== TEXT SECTION ==
I try to bring people into my experience because we think we know what disability is but we don't know how it feels. We often don't know how it feels and I do because I live it everyday and so do so many other people. Also with my podcast, I don't know how some invisible disabilities feel. I don't know how some chronic illnesses feel. I don't know how all that feels so when I invite a guest on half of the time I'm just listening they went, "Wow, I didn't think about this". When I give a lecture I am giving them 101 but I'm showing them that there's more to it than how does Andrew have sex like.
If you want to know how to fuck me come over and have sex with me.
Emily: Exactly. No, that's awesome. I love that you talked about disabilities or the things that people can't see right in front of them but that may also be prevalent and that should be talked about as well and thought about as well. That's really awesome.
Andrew: Yes, that's something that even my own privilege didn't allow me to see until I had other disabled people with invisible disabilities come up to me and say, "You haven't spoken about our experience a lot. What are you going to do to fix that?" and at first I was like, "Oh wow, I didn't even realize. Okay, alright" and then the more and more I talked to individuals with multiple levels of disability, you notice that they need a space to talk. When I'm talking to an individual with invisible disabilities I'll say like, "Okay, I'm super ignorant about this. Show me this".

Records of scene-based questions

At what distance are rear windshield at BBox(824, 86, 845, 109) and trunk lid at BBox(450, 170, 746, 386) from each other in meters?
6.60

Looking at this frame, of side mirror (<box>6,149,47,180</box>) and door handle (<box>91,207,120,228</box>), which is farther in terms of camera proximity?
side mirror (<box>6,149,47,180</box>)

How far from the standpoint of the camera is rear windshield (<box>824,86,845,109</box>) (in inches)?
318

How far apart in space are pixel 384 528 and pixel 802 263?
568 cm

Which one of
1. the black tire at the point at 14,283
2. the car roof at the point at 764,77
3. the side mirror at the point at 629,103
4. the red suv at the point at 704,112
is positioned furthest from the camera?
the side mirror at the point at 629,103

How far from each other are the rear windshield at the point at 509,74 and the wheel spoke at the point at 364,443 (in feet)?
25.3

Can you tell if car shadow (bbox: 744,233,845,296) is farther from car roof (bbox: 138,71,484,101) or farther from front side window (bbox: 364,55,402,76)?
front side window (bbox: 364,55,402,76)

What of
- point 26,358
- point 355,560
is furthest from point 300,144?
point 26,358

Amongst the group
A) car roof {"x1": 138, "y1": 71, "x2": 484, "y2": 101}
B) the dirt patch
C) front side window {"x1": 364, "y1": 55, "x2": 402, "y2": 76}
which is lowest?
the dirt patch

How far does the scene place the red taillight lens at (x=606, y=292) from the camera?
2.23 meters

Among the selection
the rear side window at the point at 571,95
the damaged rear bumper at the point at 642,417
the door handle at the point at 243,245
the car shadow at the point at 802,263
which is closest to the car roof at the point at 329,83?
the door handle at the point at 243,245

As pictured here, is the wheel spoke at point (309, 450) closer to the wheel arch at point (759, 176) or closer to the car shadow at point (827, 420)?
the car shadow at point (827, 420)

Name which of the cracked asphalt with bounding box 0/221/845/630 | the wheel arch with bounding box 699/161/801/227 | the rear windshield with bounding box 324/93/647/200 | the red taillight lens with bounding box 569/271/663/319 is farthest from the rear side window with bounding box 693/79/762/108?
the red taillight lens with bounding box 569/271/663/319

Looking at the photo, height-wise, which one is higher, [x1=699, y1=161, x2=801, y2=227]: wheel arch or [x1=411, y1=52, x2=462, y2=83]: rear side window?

== TASK BRIEF ==
Retype the part of the interview excerpt between "If you want" and "That's really awesome.", inclusive. The rows bear no relation to the interview excerpt.

== SOLUTION TO THIS TASK ==
If you want to know how to fuck me come over and have sex with me.
Emily: Exactly. No, that's awesome. I love that you talked about disabilities or the things that people can't see right in front of them but that may also be prevalent and that should be talked about as well and thought about as well. That's really awesome.